Estamos nosotros, sumergidos como nos hallamos en esta materia física, encerrados en la oscura y malsana niebla terrestre, cegados por el pesado velo que impide llegar hasta nosotros la luz y la gloria que resplandece a nuestro alrededor; somos seguramente los verdaderos muertos, y no aquellos que han arrojado a su tiempo el fardo de la carne y permanecen entre nosotros radiantes, regocijados, fuertes, mucho más libres y mucho más capaces que nosotros.
 
Aquellos que en el mundo físico han aprendido a usar del cuerpo astral, y en algunos casos también del cuerpo mental, son usualmente los discípulos de los grandes adeptos ya mencionados. No pueden ejecutar la obra que los Maestros hacen, pues sus facultades no están desenvueltas todavía, ni pueden aún actuar libremente sobre aquellos planos sublimes donde aquellos producen sus magníficos resultados; pero pueden hacerlo a veces en los planos más inferiores, y están buenamente dispuestos a servir en cualquier camino los mejores pensamientos de Aquellos y a emprender tal obra como está en su poder. Así a veces ocurre que viendo alguna desgracia o algún sufrimiento humano, que pueden aliviar con gusto, intentan lo que pueden hacer por él. A menudo pueden auxiliar a un vivo como a un muerto; pero hemos de recordar siempre que lo hacen bajo ciertas condiciones. y cuando tal poder y tal instrucción lo confieren a algún hombre, lo hacen también condicionalmente. Nunca usará de ellos egoístamente, ni los ostentará a la mera curiosidad, ni los empleará en averiguación de los negocios ajenos, ni hará lo que se llaman experimentos en las sesiones espiritistas; es decir, que no deberá hacer nada que pueda tomarse como un fenómeno sobre el plano físico. Podrá, si lo prefiere, enviar un mensaje a un muerto; pero está lejos de su poder el devolverlo de un muerto a un vivo sin las directas instrucciones del Maestro. Pues el conjunto de los protectores invisibles no constituye en sí mismo un ministerio de policía, ni una agencia de información astral, sino que sencilla y tranquilamente hace tales obras como es dado hacerlas y como lo hacen.
 
Mucha gente piensa que la protección en este sentido puede ser perjudicial, temiendo una colisión con el actor de la gran ley de la Divina Justicia. Es en verdad una idea extraña suponer que el hombre contienda con la ley. Todos sabemos cuan a menudo sucede que nos empeñamos con todas nuestras fuerzas en auxiliar a un compañero, aun siendo incapaces realmente de hacer algo bueno por él. Este es un caso claro en el que no está en el destino del hombre que sea ayudado y así no podrá hacerse nada en beneficio suyo. Aun entonces nuestro esfuerzo no se perderá, aunque no se produzca el efecto que hemos intentado. Esa tentativa siempre nos producirá un gran bien a nosotros mismos, y podemos asegurar también que producirá alguno en quien hemos tratado de auxiliar, aunque lo deseado no se haya cumplido justamente como hubiéramos querido. Es totalmente verdad que nadie puede obtener remisión de sus propias faltas, y que en toda desdicha recae en uno el resultado de un crimen cometido en otro tiempo. Pero esto no es una razón para aminorar nuestro esfuerzo en auxiliar a alguno.

▶ [CONSIGNA ESCRITA 1] Según el fragmento sobre los protectores invisibles, ¿por qué los discípulos no pueden ejecutar la obra que hacen los Maestros? Responde en una o dos frases.

▶ [DATOS REGISTRADOS]
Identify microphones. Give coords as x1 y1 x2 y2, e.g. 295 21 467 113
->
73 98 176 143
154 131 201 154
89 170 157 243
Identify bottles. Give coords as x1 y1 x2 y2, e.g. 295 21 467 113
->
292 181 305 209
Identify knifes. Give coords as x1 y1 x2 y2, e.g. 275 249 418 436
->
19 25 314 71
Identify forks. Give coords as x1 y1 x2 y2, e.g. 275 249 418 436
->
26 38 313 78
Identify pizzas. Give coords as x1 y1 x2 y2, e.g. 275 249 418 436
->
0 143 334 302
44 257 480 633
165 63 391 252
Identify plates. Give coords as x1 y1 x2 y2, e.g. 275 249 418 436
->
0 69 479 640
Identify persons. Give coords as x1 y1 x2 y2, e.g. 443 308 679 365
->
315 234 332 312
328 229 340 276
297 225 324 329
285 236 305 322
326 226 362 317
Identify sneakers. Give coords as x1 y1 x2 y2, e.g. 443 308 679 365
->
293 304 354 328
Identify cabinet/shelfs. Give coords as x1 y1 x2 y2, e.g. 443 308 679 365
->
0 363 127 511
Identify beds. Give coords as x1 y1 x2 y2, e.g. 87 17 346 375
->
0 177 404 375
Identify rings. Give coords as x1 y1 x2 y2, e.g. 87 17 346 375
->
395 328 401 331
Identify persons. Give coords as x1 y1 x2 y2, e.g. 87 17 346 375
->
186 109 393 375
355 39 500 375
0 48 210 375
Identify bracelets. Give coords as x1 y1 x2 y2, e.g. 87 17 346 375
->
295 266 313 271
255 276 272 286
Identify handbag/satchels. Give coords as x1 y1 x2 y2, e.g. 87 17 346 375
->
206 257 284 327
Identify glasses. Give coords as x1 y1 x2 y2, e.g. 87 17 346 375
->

▶ [CONSIGNA ESCRITA 2] Dispón como una lista JSON de cadenas las líneas de los registros que van desde la línea con "Identify persons. Give coords as x1 y1 x2 y2, e.g. 443" hasta la línea con "293 304 354 328", ambas incluidas. Pon una cadena por línea y omite las líneas en blanco.

▶ [RESPUESTA 1] Sus facultades todavía no están desenvueltas, y aún no pueden actuar libremente sobre los planos sublimes donde los Maestros producen sus magníficos resultados.

▶ [RESPUESTA 2]
[
  "Identify persons. Give coords as x1 y1 x2 y2, e.g. 443 308 679 365",
  "->",
  "315 234 332 312",
  "328 229 340 276",
  "297 225 324 329",
  "285 236 305 322",
  "326 226 362 317",
  "Identify sneakers. Give coords as x1 y1 x2 y2, e.g. 443 308 679 365",
  "->",
  "293 304 354 328"
]